Problem requirements: Lines containing the string "form": how many are there below? Answer with the number only.

[Plain-text document sources]
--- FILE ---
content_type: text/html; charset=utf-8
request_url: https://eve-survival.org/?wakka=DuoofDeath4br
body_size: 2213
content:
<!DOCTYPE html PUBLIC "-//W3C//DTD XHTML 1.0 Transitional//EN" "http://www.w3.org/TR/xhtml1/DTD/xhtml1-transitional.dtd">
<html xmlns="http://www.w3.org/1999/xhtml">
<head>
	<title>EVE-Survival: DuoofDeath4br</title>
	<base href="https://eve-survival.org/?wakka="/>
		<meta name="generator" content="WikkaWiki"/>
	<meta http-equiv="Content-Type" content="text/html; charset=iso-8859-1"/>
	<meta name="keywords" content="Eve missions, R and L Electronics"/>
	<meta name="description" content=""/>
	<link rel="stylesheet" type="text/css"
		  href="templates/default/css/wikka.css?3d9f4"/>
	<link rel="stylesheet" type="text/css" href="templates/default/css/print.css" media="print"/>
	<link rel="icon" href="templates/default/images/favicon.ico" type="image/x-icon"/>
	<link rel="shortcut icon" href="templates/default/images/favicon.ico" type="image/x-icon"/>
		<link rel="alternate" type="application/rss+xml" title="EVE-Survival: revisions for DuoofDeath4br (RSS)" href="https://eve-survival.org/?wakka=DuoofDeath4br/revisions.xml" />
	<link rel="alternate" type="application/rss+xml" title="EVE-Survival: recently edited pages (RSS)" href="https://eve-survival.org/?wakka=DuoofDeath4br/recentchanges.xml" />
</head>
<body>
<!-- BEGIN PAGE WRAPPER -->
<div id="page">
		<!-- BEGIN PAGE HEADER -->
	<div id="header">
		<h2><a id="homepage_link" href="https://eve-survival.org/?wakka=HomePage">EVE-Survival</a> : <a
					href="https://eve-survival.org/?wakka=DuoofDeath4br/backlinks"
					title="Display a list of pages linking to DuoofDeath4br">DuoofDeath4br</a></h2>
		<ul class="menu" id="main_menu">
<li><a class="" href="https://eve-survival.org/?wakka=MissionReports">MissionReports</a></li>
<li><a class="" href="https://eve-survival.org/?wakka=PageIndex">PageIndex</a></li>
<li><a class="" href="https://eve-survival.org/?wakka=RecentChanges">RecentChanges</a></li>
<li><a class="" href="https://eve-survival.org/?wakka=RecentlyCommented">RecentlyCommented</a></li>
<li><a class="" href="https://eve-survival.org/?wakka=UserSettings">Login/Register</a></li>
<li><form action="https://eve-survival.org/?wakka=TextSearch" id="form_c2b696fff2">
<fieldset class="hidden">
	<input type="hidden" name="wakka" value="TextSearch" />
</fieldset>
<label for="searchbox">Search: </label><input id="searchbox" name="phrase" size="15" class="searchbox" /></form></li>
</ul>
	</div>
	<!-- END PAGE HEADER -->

Expected output: 2